Problem A: In the article about the teaching award, which department does Thomas F.X. Noble chair?

--- start Quoted passage ---

Professor given Sheedy Excellence in Teaching award

When Professor Thomas F.X. Noble heard Notre Dame would present him with the 2011 Sheedy Excellence in Teaching Award April 13, he said his first emotion was pure astonishment.

Once he overcame the shock, Noble said he felt appreciation for those who nominated him.

"It's enormously gratifying to think the people you work for and with think well of you. It's not like winning a contest," Noble said. "I didn't apply for this. It came as a complete surprise, a welcome surprise."

Noble, who serves as the chair of the Department of History, specializes in late antique and early medieval history. The Sheedy Award is presented annually to an outstanding professor in the College of Arts and Letters.

Noble began teaching at Notre Dame in Jan. 2001. He said even after 37 years of teaching over 7,000 students he finds inspiration from their vigor.

"I've spent my whole adult life with students. I think that keeps you young, it keeps you grounded. It keeps you excited about things," he said. "You can just draw on the energy of students."

Noble said he has always enjoyed reading and history, and these passions led to his career as a professor.

"I often kid with students, ‘My mother dropped me off at kindergarten and I never left,'" he said. "I've always been an academic."

One of his college professors pulled him aside and told him he could be a history professor, pushing him towards the profession, Noble said. His career decision was not made instantly, though.

"Probably most people suppose there was this blinding moment of inspiration, and it didn't happen that why," he said. "It was a slow process."

When he gives career advice to pupils, Noble said he tells students to combine their passions with their skills.

"Figure out what you really want to do, and figure out what you're good at and try to find a way to bring those two together," he said. "Do you have the fire in the belly? Do you really want to do this?"

Noble said he urges students not to base career decisions on what they will earn in terms of money, but instead on happiness. He said while being a history professor has taken a lot of hard work, he never regrets his career choice.

"I get up everyday and I am excited. I don't think everybody can say that," Noble said. "There is a payoff. The pleasures that come along with this don't have material value, they've got moral value."

Winning the award is an immense honor, Noble said.

"If you have been around Notre Dame any length of time, you know this is really a wonderful award. It's very prestigious award, a very humbling award," he said. "You think of all the great people who have won this award, and you think you have been put in that club — that is pretty special."

Seeing future leaders as they begin their careers is a favorite aspect of his job, Noble said.

"One of the things that teaching young people over all these years has done is make me optimistic or confident," he said. "We're handing the world over to good people."

Noble said the culture of students at the University is unlike anywhere he has taught.

"There is an ethos here that is different from anyplace else. There is this very powerful sense of family," he said. "People talk about the Notre Dame family. You'd have to be utterly without senses not to feel it."

Interacting with other members of the University family has been the most defining aspect of his experience as a professor at Notre Dame, Noble said.

"I can't think of one moment that just stands out to me, but the picture that kept playing on my mind's screen was all these people that I meet who are connected to this place in lots of different ways, whether they are alums, parents, students," Noble said.

Noble directed the Medieval Institute for his first eight years at Notre Dame, then became chair of the Department of History three years ago. After an upcoming year of leave, he said he anticipates returning to teach at the University.

"I've never been just a professor at Notre Dame, so when I come back from my leave I am really excited for that," Noble said. "I have a couple of ideas for new classes I might teach."

Noble said he has reexamined his career after winning the award, and still appreciates the opportunity he has been granted.

"In some ways, I can't believe people pay me to do this," he said. "It's a real privilege."

--- end Quoted passage ---
--- start Data excerpts ---

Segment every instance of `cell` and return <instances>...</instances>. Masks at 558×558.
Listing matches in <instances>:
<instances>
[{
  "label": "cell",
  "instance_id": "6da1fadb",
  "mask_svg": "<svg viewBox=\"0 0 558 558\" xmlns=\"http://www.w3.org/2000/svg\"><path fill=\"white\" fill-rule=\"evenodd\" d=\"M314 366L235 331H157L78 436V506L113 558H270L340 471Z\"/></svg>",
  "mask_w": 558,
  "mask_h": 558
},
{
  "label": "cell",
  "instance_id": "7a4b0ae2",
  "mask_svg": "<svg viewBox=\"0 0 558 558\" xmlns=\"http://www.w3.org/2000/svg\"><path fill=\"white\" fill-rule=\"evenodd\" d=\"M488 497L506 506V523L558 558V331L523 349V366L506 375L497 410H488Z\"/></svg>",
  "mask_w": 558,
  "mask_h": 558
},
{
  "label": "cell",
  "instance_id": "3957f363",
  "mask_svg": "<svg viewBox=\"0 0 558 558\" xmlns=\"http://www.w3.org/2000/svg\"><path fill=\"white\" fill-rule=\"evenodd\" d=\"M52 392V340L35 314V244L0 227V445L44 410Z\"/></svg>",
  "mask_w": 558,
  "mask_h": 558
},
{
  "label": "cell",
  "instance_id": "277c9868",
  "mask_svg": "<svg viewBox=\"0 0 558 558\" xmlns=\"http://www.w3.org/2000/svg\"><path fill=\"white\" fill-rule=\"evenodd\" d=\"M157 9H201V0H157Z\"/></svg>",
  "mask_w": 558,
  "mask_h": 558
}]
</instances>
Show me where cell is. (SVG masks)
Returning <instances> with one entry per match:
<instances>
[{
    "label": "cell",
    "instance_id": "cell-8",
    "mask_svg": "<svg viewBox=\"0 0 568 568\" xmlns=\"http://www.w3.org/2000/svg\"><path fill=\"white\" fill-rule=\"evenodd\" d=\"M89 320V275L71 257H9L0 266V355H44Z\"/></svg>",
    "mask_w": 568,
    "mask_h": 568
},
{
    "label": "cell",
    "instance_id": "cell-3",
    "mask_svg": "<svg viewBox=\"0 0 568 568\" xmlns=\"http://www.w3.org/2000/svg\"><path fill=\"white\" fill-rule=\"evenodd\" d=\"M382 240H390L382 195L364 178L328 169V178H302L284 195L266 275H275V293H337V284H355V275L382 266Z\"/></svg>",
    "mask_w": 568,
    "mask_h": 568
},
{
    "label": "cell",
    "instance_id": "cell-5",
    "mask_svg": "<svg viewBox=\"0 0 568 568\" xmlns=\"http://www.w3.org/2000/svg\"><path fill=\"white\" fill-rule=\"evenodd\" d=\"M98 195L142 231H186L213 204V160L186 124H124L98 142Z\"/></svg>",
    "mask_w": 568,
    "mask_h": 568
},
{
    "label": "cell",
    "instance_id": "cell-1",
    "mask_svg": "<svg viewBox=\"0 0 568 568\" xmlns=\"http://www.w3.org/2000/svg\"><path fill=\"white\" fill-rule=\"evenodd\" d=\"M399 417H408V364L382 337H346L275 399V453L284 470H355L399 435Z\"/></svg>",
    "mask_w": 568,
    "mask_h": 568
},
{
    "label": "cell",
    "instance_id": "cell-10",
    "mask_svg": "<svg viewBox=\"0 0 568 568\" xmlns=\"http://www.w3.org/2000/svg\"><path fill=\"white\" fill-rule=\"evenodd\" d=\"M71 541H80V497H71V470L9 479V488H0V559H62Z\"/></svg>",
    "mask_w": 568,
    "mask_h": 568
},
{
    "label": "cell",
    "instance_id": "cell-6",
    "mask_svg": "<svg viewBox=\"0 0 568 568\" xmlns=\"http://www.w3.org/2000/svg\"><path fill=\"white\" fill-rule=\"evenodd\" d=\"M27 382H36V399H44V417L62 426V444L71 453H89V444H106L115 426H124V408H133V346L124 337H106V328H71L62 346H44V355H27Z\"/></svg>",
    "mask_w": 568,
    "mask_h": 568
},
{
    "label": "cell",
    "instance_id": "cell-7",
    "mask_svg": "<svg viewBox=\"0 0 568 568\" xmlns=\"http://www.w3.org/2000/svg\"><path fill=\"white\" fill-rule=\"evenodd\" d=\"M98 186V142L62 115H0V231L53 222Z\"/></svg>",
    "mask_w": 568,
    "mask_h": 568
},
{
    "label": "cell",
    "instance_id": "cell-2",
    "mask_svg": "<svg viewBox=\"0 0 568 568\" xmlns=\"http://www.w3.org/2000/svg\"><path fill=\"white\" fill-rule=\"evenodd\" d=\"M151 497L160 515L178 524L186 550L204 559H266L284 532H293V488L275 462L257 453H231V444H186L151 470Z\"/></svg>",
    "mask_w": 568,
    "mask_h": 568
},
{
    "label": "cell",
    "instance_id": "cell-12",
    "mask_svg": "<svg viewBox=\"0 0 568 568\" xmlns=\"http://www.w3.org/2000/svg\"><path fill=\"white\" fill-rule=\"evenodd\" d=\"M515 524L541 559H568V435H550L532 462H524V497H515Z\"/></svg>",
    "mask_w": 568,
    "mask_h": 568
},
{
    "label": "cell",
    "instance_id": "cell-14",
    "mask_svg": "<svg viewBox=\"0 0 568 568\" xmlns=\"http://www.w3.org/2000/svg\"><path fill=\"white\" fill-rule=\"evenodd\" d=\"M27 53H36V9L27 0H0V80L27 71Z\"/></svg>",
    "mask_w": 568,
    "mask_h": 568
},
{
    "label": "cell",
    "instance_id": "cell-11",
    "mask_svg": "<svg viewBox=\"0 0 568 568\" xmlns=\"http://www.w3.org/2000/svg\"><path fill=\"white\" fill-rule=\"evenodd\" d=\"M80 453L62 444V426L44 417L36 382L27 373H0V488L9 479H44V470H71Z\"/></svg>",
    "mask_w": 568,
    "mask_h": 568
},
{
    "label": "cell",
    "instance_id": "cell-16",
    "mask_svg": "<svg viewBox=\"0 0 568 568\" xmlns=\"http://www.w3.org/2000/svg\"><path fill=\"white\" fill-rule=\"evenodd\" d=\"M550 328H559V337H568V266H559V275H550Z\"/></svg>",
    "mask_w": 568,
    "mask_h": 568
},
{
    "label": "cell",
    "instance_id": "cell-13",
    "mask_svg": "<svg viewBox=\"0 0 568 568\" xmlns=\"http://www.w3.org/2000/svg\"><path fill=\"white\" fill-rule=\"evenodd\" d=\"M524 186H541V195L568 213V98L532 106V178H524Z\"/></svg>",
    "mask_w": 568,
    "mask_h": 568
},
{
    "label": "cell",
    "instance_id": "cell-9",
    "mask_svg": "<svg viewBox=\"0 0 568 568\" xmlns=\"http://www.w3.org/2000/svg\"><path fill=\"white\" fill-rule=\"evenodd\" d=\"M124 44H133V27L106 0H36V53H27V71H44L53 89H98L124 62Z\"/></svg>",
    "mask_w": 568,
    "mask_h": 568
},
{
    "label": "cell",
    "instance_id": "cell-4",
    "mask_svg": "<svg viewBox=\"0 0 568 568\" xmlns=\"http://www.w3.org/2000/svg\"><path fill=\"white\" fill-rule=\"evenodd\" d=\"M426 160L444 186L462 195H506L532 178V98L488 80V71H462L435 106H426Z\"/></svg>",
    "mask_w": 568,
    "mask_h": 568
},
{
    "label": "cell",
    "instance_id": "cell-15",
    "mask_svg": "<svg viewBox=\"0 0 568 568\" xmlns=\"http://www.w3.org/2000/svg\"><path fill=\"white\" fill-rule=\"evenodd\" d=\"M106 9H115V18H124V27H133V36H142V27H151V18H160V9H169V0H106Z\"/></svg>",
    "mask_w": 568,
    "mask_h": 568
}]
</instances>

--- end Data excerpts ---

Problem B: Tally the lines of the listing that contain the string "instances", treating case as significant. Give only the number.

Exercise output A: The Department of History.

Exercise output B: 7